Work request:
Any picture in the listing is left out of the copy; all else is duplicated exactly.

Material provided:
#####

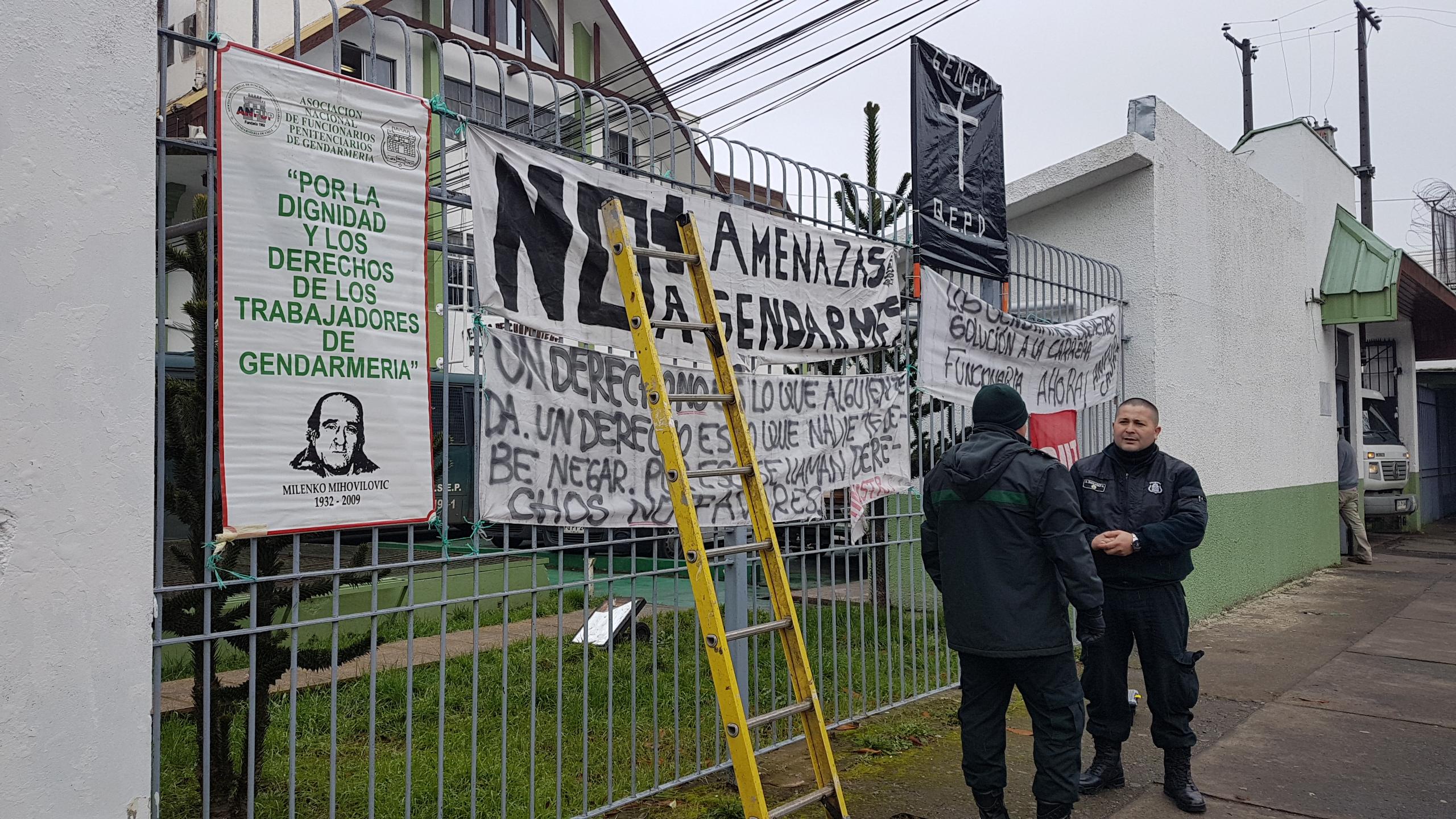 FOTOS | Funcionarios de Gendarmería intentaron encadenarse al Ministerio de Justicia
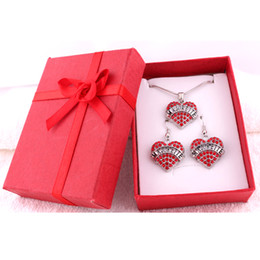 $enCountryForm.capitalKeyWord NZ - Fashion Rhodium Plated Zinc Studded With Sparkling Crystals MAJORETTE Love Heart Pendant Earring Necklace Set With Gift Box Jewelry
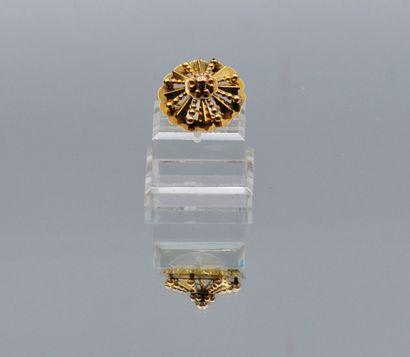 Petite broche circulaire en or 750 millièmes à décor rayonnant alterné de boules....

#####

Output of the task:
 FOTOS | Funcionarios de Gendarmería intentaron encadenarse al Ministerio de Justicia
 $enCountryForm.capitalKeyWord NZ - Fashion Rhodium Plated Zinc Studded With Sparkling Crystals MAJORETTE Love Heart Pendant Earring Necklace Set With Gift Box Jewelry
 Petite broche circulaire en or 750 millièmes à décor rayonnant alterné de boules....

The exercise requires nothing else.